Now that Jill is all grown up and a successful writer and producer, she can look back on her tiny self and share her shiny tales with fondness, absurdity, and obsessive-compulsive attention to even the most embarrassing details. From the highly personal (conflating her own loss of virginity and the Kobe Bryant accusations), to the political (what she has in common with Monica and Chandra), to the outrageously Los Angelean (why women wear huge diamonds and what they must do to get them), Tiny Ladies in Shiny Pants is a genre-defying combination of personal essay and memoir, or a hilarious, unruly and unapologetic evaluation of society, religion, sex, love, and—best of all—Jill.
PUBLISHERS WEEKLY
There's one joke that Soloway, writer and co-executive producer of Six Feet Under, keeps coming back to, about a little girl who tells her mom a boy has paid her to climb a telephone pole.
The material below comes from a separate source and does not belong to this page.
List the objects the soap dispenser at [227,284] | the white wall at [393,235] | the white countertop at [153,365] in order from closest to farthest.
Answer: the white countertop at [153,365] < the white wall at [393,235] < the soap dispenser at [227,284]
Her mom keeps telling her he just wants to see her panties... so the girl says she's "fooled" him, by taking them off. It's an apt metaphor for Soloway's view of women's situation today, which, she says, is ruled by the "Porno-ization of America," with younger women wanting breast implants and white boys thinking pimps are the height of cool. Soloway's rants are right-on and entertaining, too, probably because she includes herself among the occasionally deluded. She recounts her own 1970s upbringing as a liberated child who thought she might become president, only by seventh grade she'd "forgotten what Bella Abzug looked like" and gotten her "Ophelia card stamped." Fortunately, she recovered to become a delightfully sex-positive "Jewess" ("a word invented by others to conjure someone bossy... that I have reappropriated as prideful") who can joke about her cute "Jewish bush," her fun lesbian sister and her own unaccountable attraction to "Toolbelts" (hunky construction worker kind of guys). Soloway's book is an amusing work of feminist humor.